Clinical Research: Phase 1 - Phase 4

Opportunities Beyond Hope: Immuno-Oncology Drug Development


Over the past decade, immune-oncology (IO) has become one of the most promising and fastest-growing areas of cancer research and drug development. Present-day advances in immuno-oncology can be attributed to an explosion of research in this area in recent years, leading to a paradigm shift in the understanding of cancer.

Until the late 1990s and early 2000s, cancer was considered a disease of genetic origin, with hallmarks including sustained proliferation, resistance to apoptosis, the ability to promote angiogenesis, and the ability to promote invasion and metastasis. This view failed to consider the dynamic nature of interactions between the tumor and its microenvironment – the normal cells in the surrounding tissue as well as the immune system.
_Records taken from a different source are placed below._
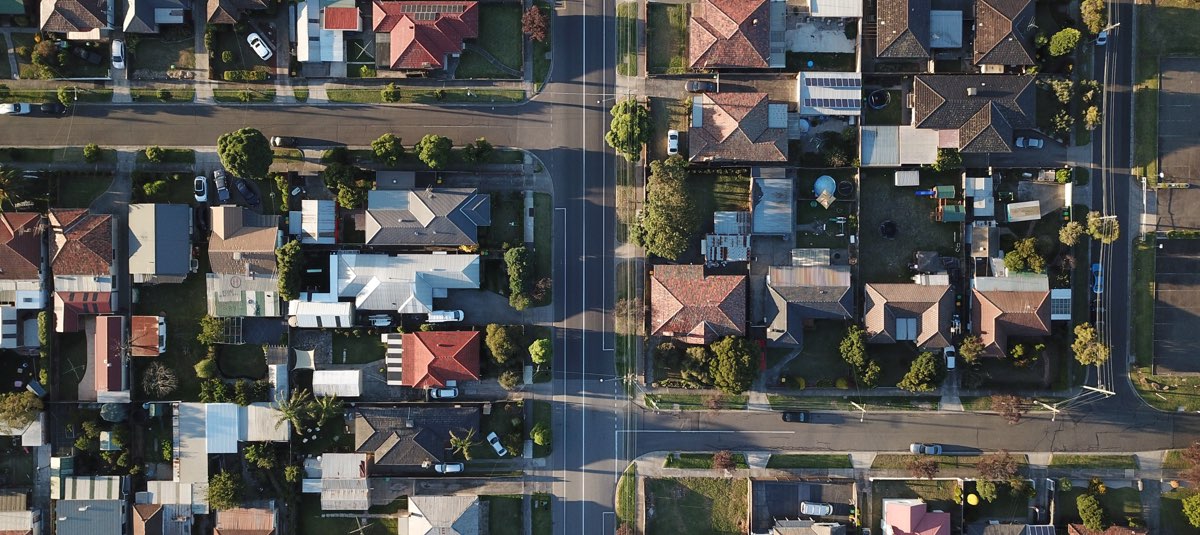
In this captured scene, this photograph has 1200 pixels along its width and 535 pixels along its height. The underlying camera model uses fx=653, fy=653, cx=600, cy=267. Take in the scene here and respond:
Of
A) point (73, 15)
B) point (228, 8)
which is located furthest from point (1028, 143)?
point (73, 15)

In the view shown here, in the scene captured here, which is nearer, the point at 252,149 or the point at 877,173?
the point at 252,149

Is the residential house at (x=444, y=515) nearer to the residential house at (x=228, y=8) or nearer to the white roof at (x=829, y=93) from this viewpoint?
the residential house at (x=228, y=8)

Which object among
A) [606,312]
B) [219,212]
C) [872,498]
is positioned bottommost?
[872,498]

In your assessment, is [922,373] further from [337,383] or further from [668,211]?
[337,383]

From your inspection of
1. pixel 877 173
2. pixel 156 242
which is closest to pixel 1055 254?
pixel 877 173

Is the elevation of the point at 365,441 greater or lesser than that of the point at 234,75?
lesser

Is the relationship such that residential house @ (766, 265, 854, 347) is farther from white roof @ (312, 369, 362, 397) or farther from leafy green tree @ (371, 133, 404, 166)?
white roof @ (312, 369, 362, 397)

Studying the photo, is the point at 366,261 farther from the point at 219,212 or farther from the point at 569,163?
the point at 569,163

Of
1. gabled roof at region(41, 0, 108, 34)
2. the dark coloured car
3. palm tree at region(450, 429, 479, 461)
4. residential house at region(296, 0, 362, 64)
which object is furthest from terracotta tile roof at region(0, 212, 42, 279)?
palm tree at region(450, 429, 479, 461)

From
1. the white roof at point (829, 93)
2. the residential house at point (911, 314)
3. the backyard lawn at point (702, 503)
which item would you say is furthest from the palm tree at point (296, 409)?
the white roof at point (829, 93)
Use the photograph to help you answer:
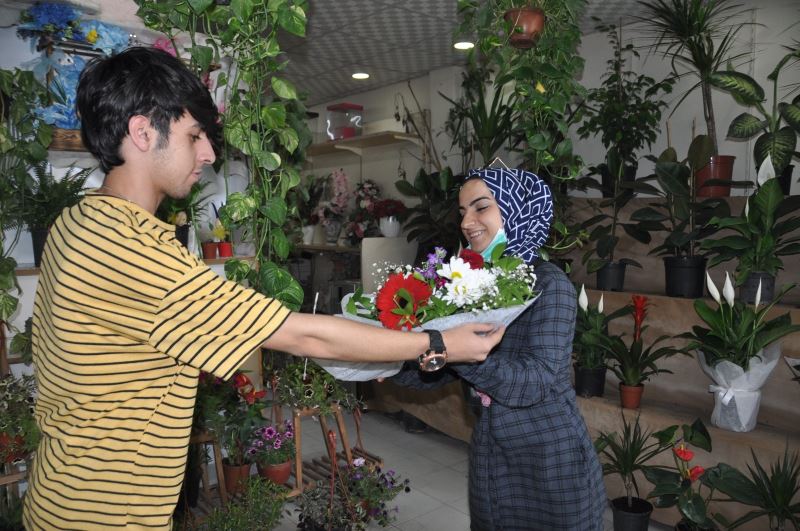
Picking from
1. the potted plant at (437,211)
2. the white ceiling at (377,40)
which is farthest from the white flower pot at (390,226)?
the white ceiling at (377,40)

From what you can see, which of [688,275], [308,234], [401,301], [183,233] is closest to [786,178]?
[688,275]

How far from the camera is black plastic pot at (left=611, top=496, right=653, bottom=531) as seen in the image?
2.48 meters

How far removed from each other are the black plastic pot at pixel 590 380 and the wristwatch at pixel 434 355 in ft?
6.96

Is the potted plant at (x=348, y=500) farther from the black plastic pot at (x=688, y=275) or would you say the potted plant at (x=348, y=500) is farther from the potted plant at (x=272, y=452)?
the black plastic pot at (x=688, y=275)

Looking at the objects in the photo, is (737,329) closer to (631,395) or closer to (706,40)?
(631,395)

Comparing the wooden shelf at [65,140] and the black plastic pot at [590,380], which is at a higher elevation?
the wooden shelf at [65,140]

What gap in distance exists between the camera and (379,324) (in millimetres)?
1354

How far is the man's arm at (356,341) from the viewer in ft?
3.33

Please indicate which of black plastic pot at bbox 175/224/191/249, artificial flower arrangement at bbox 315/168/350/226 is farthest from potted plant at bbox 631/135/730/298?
artificial flower arrangement at bbox 315/168/350/226

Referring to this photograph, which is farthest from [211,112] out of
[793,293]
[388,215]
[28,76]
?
Answer: [388,215]

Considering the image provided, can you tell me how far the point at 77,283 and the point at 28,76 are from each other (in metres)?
1.87

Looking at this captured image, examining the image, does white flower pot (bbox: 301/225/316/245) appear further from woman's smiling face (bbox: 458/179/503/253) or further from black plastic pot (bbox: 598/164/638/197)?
woman's smiling face (bbox: 458/179/503/253)

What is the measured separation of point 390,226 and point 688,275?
257 cm

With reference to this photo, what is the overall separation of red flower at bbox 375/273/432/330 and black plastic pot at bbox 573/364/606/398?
2.01 m
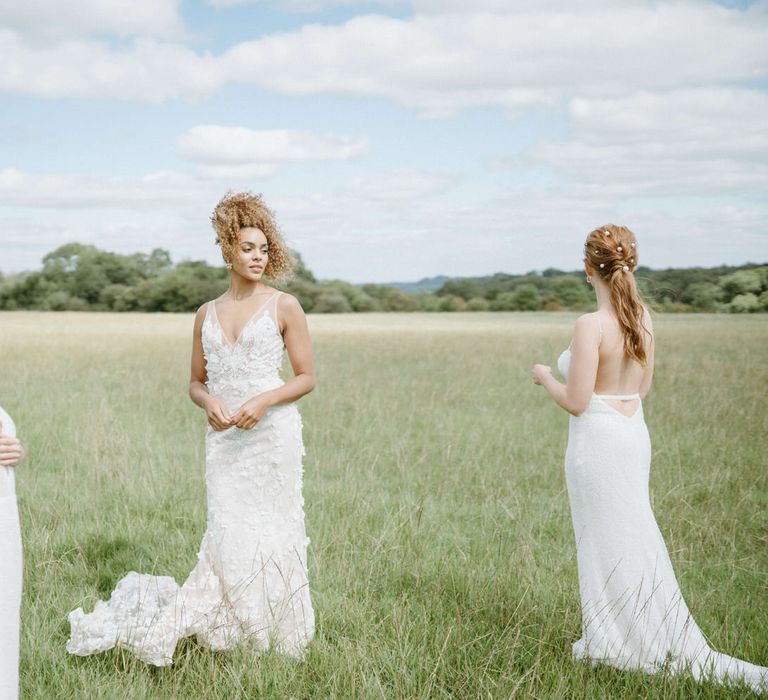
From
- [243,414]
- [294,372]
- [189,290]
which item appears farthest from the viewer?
[189,290]

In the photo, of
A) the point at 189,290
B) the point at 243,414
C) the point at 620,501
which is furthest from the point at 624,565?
the point at 189,290

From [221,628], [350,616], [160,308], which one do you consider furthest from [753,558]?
[160,308]

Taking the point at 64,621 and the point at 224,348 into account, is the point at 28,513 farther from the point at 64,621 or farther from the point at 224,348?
the point at 224,348

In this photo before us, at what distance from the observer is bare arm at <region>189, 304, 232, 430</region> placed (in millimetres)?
3963

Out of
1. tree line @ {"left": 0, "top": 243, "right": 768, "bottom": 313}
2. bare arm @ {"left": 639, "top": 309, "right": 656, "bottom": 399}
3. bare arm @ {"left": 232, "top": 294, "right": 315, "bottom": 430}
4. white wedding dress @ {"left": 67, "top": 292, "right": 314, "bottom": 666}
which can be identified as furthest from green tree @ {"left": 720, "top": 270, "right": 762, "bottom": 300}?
tree line @ {"left": 0, "top": 243, "right": 768, "bottom": 313}

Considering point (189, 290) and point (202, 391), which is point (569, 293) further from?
point (202, 391)

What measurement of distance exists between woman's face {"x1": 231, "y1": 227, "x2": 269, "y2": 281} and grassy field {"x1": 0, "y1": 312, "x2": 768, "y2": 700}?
1.88 metres

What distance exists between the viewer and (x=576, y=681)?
3816mm

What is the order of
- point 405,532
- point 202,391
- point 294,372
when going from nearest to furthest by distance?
point 294,372 → point 202,391 → point 405,532

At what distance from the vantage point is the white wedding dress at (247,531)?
407cm

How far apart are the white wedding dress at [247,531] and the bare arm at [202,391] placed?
7 centimetres

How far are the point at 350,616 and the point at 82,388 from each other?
39.2 feet

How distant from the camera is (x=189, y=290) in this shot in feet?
197

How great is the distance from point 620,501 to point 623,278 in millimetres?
1083
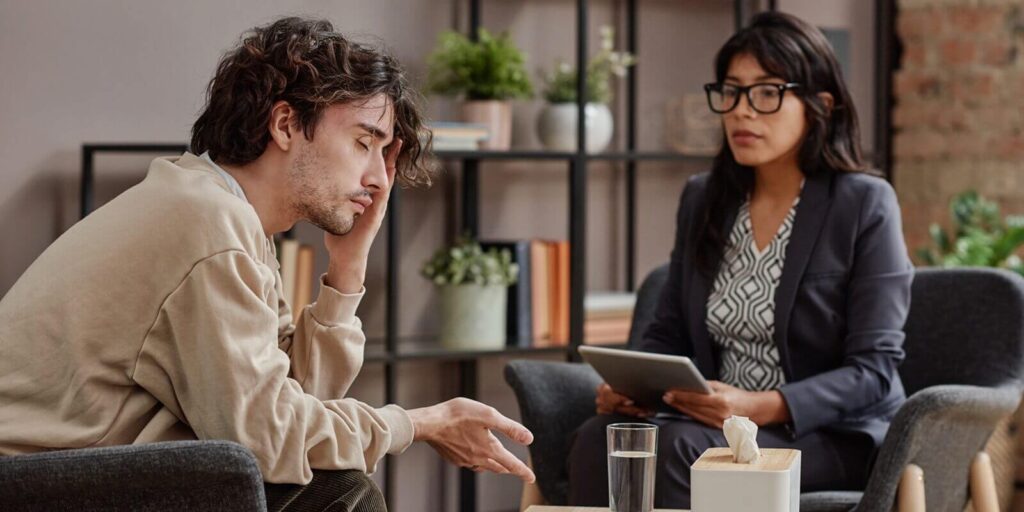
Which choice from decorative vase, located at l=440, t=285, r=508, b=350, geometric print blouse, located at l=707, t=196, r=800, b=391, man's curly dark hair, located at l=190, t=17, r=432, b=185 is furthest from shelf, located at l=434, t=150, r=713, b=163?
man's curly dark hair, located at l=190, t=17, r=432, b=185

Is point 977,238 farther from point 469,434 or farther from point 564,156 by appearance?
point 469,434

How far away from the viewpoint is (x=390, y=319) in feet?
11.2

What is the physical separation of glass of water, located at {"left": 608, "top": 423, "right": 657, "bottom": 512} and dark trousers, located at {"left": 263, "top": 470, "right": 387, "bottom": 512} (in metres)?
0.30

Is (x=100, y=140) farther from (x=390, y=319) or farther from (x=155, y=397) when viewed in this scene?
(x=155, y=397)

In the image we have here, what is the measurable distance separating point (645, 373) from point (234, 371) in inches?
39.2

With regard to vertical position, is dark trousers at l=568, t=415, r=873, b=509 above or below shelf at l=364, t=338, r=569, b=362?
below

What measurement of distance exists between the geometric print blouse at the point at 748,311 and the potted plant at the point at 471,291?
3.08 ft

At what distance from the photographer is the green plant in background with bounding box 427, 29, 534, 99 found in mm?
3506

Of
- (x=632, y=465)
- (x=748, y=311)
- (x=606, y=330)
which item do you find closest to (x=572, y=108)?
(x=606, y=330)

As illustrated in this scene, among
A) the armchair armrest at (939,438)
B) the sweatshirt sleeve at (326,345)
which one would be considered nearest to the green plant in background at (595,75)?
the armchair armrest at (939,438)

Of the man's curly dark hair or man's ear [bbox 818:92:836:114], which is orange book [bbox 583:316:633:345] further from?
the man's curly dark hair

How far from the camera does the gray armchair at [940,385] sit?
7.68 ft

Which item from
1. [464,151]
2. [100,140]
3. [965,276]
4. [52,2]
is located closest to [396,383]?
[464,151]

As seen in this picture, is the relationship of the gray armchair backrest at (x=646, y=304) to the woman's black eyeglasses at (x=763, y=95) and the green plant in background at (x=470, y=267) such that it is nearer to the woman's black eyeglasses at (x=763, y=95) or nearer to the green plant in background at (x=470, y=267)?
the woman's black eyeglasses at (x=763, y=95)
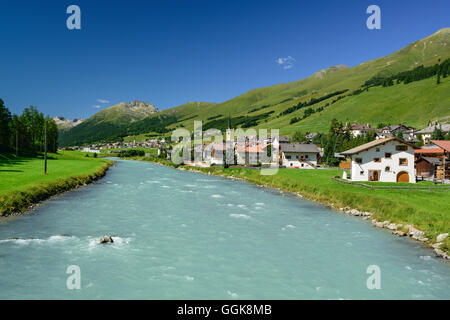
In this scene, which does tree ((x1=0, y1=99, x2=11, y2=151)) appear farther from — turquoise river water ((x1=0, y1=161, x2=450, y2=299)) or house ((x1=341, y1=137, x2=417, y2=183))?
house ((x1=341, y1=137, x2=417, y2=183))

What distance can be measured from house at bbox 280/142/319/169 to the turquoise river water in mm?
62246

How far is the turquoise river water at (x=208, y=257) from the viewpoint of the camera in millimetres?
14297

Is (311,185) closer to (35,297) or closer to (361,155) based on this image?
(361,155)

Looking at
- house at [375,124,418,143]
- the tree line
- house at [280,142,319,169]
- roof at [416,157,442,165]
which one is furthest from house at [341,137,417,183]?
house at [375,124,418,143]

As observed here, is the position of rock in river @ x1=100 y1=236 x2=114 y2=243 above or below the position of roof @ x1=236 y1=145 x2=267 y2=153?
below

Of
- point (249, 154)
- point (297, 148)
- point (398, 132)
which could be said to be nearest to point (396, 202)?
point (297, 148)

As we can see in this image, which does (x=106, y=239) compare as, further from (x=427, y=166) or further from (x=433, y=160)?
(x=433, y=160)

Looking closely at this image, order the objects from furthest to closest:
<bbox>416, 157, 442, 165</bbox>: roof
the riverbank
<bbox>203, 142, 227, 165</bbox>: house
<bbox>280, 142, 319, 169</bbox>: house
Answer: <bbox>203, 142, 227, 165</bbox>: house → <bbox>280, 142, 319, 169</bbox>: house → <bbox>416, 157, 442, 165</bbox>: roof → the riverbank

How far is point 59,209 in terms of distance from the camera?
30.6 meters

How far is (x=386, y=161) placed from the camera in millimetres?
47531

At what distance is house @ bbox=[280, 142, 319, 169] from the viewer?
92.4 m

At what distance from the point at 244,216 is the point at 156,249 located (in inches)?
496

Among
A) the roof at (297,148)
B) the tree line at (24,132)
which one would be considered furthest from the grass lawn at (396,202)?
the tree line at (24,132)

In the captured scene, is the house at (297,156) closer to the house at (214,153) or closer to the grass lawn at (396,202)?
the house at (214,153)
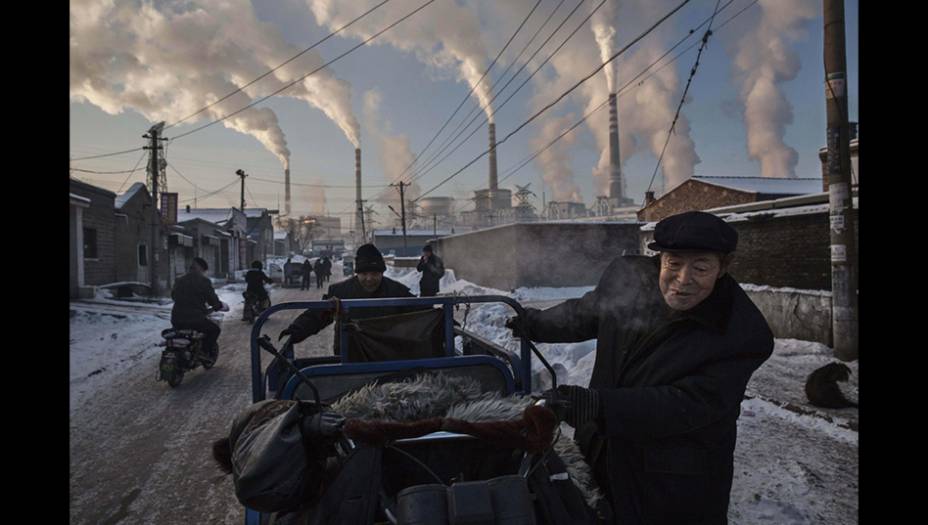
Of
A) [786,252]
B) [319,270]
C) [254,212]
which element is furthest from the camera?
[254,212]

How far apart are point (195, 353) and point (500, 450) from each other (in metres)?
6.72

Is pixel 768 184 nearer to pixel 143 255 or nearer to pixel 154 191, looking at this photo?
pixel 154 191

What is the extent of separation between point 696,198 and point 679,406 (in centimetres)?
2558

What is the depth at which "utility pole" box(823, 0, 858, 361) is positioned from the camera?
590 centimetres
Advances in our understanding of the immune system’s dual role in cancer have led to the development of immunotherapies that target both the tumor and its microenvironment. In this white paper, we explore the immune system’s role in cancer development and the history and challenges of developing immunotherapies for cancer.


The history of cancer immunotherapy dates to the discovery of the dendritic cell in the 1970s. In the early 1990s, Bacillus Calmette-Guérin (BCG), a vaccine used to prevent tuberculosis, was approved as an immunotherapy for early bladder cancer.1 This was followed by the approval of high-dose interleukin (IL)-2 to treat melanoma and renal cell carcinoma (RCC) and the discovery of checkpoint inhibitors.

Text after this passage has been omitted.